Dataset records:

══════════

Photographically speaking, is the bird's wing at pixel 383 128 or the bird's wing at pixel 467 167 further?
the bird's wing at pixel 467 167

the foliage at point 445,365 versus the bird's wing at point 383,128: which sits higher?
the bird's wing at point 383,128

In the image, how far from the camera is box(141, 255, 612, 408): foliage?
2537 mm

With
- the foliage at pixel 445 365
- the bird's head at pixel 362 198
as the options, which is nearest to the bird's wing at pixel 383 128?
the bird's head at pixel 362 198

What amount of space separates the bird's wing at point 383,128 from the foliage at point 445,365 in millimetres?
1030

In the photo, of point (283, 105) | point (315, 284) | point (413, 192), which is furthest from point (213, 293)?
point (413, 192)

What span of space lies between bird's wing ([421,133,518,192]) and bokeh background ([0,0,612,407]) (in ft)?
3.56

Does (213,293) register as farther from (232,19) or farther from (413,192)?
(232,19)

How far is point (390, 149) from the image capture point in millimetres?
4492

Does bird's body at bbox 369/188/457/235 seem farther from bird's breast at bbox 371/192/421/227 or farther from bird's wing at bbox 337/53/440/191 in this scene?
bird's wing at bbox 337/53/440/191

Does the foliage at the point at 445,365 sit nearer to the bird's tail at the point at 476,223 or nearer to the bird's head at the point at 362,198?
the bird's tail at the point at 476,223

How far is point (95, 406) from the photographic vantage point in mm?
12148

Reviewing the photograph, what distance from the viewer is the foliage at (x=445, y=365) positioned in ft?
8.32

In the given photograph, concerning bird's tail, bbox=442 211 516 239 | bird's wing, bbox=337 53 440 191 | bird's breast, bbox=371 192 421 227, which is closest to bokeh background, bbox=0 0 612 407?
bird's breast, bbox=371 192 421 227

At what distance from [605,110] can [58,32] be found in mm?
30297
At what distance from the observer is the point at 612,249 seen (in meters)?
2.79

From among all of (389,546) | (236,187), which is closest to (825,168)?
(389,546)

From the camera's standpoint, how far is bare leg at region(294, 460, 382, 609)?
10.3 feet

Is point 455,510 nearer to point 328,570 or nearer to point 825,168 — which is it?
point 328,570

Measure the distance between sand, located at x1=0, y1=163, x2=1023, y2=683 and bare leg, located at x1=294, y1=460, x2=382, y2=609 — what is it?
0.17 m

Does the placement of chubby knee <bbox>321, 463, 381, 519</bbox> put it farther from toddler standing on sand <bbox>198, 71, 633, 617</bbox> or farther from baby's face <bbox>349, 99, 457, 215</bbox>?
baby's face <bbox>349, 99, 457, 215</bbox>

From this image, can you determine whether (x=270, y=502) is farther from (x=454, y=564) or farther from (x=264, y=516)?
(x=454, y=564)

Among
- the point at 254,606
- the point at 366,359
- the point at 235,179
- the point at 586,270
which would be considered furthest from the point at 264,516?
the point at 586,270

══════════

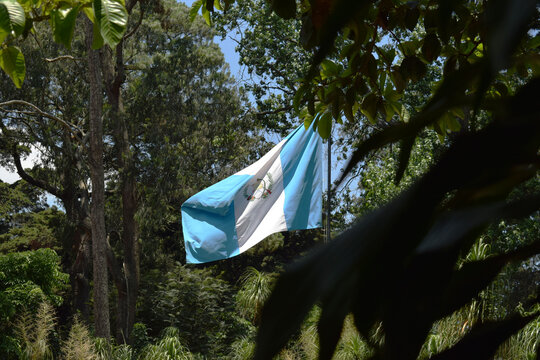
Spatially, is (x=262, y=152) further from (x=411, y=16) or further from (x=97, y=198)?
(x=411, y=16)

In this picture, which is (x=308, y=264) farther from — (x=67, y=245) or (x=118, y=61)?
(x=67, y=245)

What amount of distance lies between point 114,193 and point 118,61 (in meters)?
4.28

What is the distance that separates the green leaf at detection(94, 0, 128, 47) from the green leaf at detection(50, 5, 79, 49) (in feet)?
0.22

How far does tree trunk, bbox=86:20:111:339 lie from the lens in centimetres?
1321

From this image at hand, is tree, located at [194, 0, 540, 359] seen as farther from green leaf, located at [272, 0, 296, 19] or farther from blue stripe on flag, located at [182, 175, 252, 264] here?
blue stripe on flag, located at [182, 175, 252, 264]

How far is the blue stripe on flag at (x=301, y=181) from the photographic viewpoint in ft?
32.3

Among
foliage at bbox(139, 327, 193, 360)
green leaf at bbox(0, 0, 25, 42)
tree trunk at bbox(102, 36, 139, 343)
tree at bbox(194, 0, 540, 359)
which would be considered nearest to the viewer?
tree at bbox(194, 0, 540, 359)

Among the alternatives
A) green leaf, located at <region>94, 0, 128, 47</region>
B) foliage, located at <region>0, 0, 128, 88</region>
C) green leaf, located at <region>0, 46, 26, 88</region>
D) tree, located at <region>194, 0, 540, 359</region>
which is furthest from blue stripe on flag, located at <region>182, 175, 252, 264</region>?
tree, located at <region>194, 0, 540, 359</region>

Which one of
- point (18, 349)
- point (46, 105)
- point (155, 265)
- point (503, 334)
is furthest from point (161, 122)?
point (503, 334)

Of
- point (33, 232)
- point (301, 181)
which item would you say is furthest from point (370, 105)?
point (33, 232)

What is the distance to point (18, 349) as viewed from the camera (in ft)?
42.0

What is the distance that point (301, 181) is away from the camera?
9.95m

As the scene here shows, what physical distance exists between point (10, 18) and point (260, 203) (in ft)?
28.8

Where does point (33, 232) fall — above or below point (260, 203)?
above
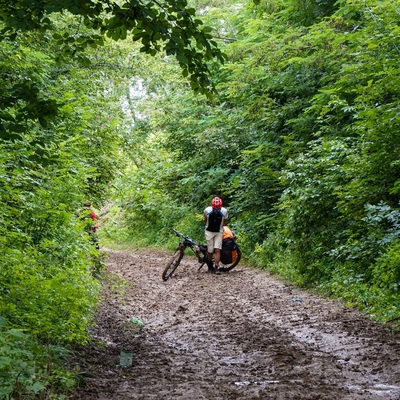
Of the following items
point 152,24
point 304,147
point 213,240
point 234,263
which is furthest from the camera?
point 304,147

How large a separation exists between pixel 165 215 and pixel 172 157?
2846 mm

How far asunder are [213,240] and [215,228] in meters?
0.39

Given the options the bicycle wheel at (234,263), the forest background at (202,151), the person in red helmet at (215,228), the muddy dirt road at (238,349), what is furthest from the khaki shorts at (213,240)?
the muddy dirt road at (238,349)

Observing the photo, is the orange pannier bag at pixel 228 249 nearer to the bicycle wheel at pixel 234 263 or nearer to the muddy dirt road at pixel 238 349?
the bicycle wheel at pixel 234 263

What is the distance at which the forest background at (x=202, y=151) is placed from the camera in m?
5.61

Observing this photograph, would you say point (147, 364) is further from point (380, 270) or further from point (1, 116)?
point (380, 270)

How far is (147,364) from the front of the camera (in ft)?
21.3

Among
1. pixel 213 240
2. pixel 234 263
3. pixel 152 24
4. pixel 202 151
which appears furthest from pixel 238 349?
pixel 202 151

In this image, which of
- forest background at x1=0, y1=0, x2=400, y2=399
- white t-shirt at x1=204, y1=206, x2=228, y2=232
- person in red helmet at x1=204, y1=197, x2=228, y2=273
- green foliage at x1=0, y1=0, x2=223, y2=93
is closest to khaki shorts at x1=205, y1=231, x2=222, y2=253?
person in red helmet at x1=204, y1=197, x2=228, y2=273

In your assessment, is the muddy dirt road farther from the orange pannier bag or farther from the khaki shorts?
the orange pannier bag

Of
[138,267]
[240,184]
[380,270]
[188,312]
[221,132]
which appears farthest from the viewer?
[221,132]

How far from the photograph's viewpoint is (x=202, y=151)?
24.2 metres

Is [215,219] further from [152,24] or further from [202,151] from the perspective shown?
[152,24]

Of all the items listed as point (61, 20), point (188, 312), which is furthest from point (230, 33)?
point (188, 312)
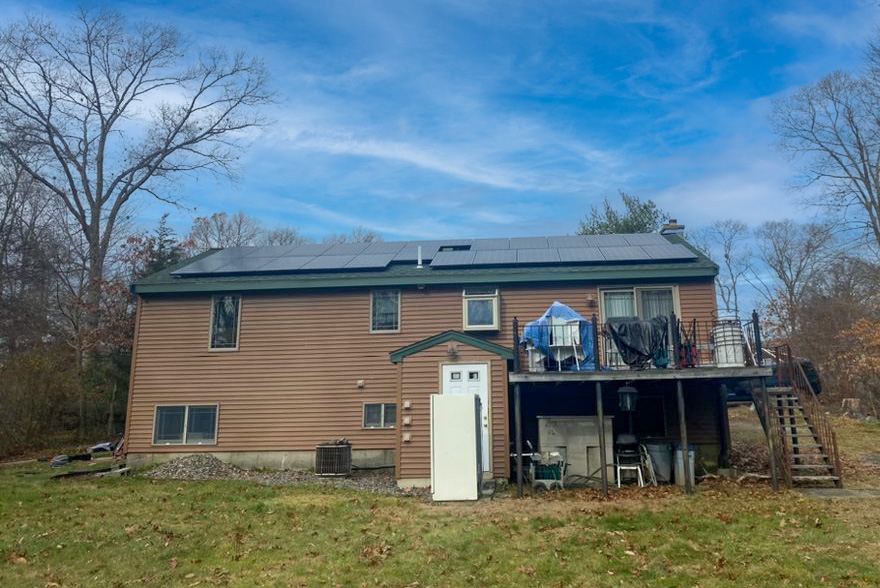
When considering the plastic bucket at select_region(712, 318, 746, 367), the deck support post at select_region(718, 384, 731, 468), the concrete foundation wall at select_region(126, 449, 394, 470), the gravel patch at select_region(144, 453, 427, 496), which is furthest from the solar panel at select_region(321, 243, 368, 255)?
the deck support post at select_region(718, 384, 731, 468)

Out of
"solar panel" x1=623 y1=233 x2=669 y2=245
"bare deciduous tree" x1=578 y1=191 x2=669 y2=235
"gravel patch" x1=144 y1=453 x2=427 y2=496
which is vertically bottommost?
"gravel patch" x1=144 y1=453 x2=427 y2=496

══════════

## INSTRUCTIONS TO FOLLOW
Please count how many of the lines above contain the word "nearest", and reply with the number alone.

## FINAL ANSWER
2